Antiguo Morelos recupera su festejo de repoblación

El cronista Abelardo Castillo, recuerda -cuidando la proporción-, hay paralelos en la inseguridad que se vivió en la historia, con lo que la gente vivió durante momentos críticos en el presente.
Cientos de pobladores salieron a la plaza principal para revivir el festejo del huapango que cesó tras la violencia que se desató en Tamaulipas.
Cientos de pobladores salieron a la plaza principal para revivir el festejo del huapango que cesó tras la violencia que se desató en Tamaulipas. (Jesús Guerrero)

Antiguo Morelos

Una cosa le queda clara a Abelardo Castillo, cronista de la ciudad de Antiguo Morelos; la importancia de enaltecer la identidad de los habitantes de esta zona de la Huasteca, sobre todo después de los años intensos que se dejaron sentir con la oleada de violencia en el estado de Tamaulipas. Por lo que el pasado miércoles 19 de marzo, después de un largo receso, se reinició el festejo con otra huapangueada; esta vez, por el 94 aniversario de la Repoblación de Antiguo Morelos.Después de durar tres años, sin las fiestas de la repoblación al sonido del huapango, esta fecha trascendental para el municipio –y de pelear para que se impulsara un día tan importante, pues apenas se alcanzaban los 8 años de realizarse consecutivamente, antes que se cancelara-, vuelve a cobrar sentido y vida.

“Hicimos ocho años la huapangueada, y son como tres años o cuatro, no estoy seguro, creo que fue en 2011 la última si mal no recuerdo; aún tengo miedo que pudiera resurgir algo y les pase algo a los que nos visitan y participan de esta hermosa tradición”, dijo.Asegura que como ciudadano y como cronista, prefiere y llama a la paz y la tranquilidad, pues está comprobado que el rememorar la historia, es fundamental para que los pueblos sigan creciendo por un camino saludable.“Lo que pasa es que este es el camino que deben seguir los pueblos; reconocer quienes son los que han ido forjando su historia.
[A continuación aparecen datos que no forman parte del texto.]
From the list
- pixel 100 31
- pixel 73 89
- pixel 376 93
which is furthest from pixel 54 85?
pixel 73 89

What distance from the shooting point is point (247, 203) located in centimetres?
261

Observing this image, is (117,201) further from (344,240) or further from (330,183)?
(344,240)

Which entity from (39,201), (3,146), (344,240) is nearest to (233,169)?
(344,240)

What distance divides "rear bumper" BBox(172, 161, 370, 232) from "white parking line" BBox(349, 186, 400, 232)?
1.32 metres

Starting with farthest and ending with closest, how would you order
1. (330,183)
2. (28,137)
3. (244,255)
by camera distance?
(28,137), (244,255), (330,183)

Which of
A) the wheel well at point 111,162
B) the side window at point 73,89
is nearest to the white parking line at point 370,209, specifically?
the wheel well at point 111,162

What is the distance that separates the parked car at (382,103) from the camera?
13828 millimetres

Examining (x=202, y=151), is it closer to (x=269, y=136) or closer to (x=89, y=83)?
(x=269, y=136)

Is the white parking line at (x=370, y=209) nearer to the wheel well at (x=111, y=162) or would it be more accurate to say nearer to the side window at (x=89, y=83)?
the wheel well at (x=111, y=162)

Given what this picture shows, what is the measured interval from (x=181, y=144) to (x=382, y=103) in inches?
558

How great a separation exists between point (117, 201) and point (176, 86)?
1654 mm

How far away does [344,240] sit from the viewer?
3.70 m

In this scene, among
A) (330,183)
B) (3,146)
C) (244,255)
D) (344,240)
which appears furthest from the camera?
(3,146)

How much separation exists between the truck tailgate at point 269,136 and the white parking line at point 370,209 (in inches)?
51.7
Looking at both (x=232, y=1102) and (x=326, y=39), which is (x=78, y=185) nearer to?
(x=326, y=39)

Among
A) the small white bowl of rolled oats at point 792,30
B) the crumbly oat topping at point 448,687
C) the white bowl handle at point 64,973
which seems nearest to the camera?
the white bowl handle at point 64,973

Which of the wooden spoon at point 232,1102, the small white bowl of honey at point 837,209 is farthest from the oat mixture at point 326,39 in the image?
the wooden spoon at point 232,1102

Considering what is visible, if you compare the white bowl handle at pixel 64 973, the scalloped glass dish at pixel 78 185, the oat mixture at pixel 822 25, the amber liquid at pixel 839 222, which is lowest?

Ahora el día 19 de marzo, estamos conmemorando 94 años que este pueblo volvió a existir –pues ya no existía nadie-, en aquellos años, la Revolución lo desapareció totalmente”, entre su mirada oculta por sus cejas canas y pobladas, escapaba un brillo; el brillo de todo cronista apasionado, preocupado por develar algo de la historia.

Visualizó en aquella revolución una plaza principal árida, un muladar lleno sin más vida que el de las cabezas de ganado, merodeado por personas que anduvieron por la Revolución: “Aprovechando a río revuelto los bandoleros– como se dice-, portando armas, estaban deseosos… de cómo se dice, ver cómo fregar a los demás”.La increíble verdad, aunque no se quiera ver, es que para 1918, ya la gente vivía muy intranquila; cuelgan al alcalde; matan un músico; a un hermano del alcalde; al cura se lo llevan cargando maíz, muchos vecinos golpeados, mancillados, mujeres  ultrajadas. Mucha gente armada y aquí, gente indefensa, abandonaron los pueblos, relata Abelardo Castillo.

“Porque no había garantías y no había quien defendiera; y todos mientas a Tampico, a Ciudad Valles y no había quien pudiera poner un alto y aquí quedó solo. Nosotros pensamos que si no fuera por nuestros abuelos, nada de esto hubiera sido posible (refiriéndose al municipio)”.Asegura además que en el momento actual, esta localidad sería tal vez un poblado dependiente de El Mante, Nuevo Morelos u Ocampo, pero: “Afortunadamente llegaron ellos (los repobladores) para ponerlo en actividad otra vez.